Excerpts from a spatial dataset:
● ● ● ● ●
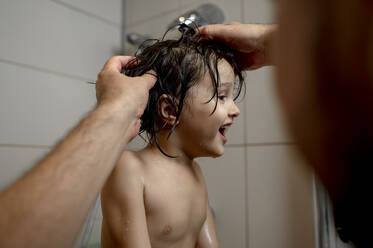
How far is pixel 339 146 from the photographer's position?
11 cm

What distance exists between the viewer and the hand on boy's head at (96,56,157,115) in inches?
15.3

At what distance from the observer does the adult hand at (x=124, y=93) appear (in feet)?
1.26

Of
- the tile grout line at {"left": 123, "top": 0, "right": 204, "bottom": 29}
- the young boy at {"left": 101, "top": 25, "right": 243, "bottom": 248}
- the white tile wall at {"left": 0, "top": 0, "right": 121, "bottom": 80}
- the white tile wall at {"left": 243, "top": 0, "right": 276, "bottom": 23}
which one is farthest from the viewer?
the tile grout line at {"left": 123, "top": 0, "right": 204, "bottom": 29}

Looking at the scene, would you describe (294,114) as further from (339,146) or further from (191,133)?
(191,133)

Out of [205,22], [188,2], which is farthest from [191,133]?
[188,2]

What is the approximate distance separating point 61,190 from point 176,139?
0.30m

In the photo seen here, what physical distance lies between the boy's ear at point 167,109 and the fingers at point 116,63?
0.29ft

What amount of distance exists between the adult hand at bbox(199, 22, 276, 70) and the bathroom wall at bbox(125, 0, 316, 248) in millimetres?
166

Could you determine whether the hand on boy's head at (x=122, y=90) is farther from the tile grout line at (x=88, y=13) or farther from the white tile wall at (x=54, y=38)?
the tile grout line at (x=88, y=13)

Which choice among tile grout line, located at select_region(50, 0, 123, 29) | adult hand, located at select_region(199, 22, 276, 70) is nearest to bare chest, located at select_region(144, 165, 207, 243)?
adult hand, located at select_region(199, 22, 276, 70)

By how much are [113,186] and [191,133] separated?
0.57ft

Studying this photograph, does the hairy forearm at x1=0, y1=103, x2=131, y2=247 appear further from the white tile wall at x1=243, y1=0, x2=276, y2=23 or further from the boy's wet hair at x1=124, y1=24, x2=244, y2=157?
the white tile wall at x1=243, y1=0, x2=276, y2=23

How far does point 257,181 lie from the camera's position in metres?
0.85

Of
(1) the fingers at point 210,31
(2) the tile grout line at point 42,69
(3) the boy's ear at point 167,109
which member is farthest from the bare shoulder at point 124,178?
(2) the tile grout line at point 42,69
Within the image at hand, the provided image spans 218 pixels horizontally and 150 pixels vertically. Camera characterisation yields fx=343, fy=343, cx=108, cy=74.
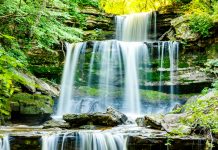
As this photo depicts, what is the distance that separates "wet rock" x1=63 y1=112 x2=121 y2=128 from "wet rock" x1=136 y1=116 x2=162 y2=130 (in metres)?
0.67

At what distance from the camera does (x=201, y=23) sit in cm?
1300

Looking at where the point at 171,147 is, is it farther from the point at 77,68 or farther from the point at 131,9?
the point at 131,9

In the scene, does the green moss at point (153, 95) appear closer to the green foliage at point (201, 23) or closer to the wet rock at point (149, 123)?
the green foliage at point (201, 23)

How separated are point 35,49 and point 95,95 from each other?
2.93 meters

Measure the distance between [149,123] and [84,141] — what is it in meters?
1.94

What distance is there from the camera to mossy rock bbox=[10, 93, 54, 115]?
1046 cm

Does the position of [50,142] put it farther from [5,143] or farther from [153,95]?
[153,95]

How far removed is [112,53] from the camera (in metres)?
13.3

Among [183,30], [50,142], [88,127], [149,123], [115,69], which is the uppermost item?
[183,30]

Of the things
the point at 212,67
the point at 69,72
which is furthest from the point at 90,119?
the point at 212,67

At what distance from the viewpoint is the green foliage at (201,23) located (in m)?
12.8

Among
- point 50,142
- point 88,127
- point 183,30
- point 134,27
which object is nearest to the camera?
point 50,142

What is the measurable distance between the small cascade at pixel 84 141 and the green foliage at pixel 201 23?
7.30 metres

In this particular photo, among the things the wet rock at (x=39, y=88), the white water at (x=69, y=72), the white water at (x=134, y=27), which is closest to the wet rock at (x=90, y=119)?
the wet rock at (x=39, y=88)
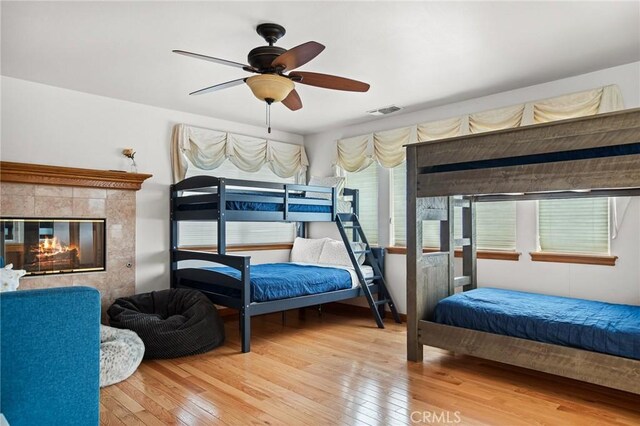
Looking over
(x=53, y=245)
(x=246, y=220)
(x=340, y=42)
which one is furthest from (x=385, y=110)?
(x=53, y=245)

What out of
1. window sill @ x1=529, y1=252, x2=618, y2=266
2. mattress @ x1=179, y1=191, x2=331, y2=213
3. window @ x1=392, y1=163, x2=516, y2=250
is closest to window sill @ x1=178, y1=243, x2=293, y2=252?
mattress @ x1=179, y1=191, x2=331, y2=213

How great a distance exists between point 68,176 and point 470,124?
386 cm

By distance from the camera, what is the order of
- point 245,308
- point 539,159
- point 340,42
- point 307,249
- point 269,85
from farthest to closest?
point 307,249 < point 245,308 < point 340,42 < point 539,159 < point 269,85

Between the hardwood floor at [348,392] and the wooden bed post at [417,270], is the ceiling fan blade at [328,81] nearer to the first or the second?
● ● ● ● ●
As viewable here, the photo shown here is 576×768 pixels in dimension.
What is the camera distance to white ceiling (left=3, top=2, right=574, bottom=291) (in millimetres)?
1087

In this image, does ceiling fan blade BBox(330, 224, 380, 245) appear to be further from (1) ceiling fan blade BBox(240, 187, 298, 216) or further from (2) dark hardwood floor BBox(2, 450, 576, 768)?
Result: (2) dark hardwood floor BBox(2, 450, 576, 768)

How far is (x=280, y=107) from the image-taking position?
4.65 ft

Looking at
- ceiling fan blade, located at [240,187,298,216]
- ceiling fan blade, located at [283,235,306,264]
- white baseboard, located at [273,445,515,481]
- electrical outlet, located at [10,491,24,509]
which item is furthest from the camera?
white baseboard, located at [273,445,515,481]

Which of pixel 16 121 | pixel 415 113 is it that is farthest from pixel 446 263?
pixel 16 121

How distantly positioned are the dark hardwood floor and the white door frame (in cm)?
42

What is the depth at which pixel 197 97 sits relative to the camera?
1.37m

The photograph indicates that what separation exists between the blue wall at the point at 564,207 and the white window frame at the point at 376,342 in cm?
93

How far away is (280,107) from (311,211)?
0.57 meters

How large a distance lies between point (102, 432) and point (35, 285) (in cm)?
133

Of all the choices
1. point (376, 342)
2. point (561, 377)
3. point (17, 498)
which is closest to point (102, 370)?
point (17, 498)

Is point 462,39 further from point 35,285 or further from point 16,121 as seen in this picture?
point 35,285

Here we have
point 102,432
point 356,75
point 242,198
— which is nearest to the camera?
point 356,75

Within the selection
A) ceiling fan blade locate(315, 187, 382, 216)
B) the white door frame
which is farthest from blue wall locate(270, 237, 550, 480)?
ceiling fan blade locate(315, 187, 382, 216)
● ● ● ● ●
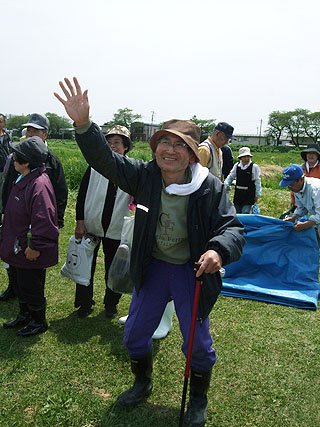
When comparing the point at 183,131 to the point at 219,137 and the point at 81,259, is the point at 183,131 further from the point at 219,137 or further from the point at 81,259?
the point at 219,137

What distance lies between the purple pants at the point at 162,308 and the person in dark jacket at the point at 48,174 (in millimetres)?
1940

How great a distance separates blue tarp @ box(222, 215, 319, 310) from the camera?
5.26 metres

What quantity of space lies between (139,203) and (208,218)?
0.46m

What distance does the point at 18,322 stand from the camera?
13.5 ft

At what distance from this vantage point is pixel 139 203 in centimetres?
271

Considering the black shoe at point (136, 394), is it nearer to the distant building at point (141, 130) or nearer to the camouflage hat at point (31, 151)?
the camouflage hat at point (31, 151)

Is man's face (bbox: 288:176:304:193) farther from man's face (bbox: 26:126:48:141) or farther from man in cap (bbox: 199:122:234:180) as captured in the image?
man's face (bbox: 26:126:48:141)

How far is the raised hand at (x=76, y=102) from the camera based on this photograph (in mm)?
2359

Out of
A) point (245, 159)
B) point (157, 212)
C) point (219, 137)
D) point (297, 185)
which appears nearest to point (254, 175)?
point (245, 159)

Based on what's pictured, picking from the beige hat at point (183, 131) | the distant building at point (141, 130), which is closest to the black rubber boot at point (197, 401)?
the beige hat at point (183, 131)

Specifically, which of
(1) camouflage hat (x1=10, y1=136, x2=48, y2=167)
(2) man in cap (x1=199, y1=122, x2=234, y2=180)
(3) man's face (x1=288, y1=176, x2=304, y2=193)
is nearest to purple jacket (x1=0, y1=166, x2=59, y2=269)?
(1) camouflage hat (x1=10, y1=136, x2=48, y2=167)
● ● ● ● ●
Copy out the listing lines above, from the line containing "What out of" through the line containing "Between the hardwood", with both of those lines included.

What out of
1. window sill @ x1=529, y1=252, x2=618, y2=266
2. mattress @ x1=179, y1=191, x2=331, y2=213
3. window @ x1=392, y1=163, x2=516, y2=250
is closest to window sill @ x1=178, y1=243, x2=293, y2=252?
mattress @ x1=179, y1=191, x2=331, y2=213

How great a distance exists between point 68,176 and point 470,124?
386 cm

By distance from the camera, what is the order of
- point 245,308
- point 539,159
- point 340,42
- point 307,249
- point 269,85
from farthest to closest?
point 307,249 < point 245,308 < point 340,42 < point 539,159 < point 269,85

Between the hardwood floor at [348,392] and the wooden bed post at [417,270], is the ceiling fan blade at [328,81] nearer to the first or the second?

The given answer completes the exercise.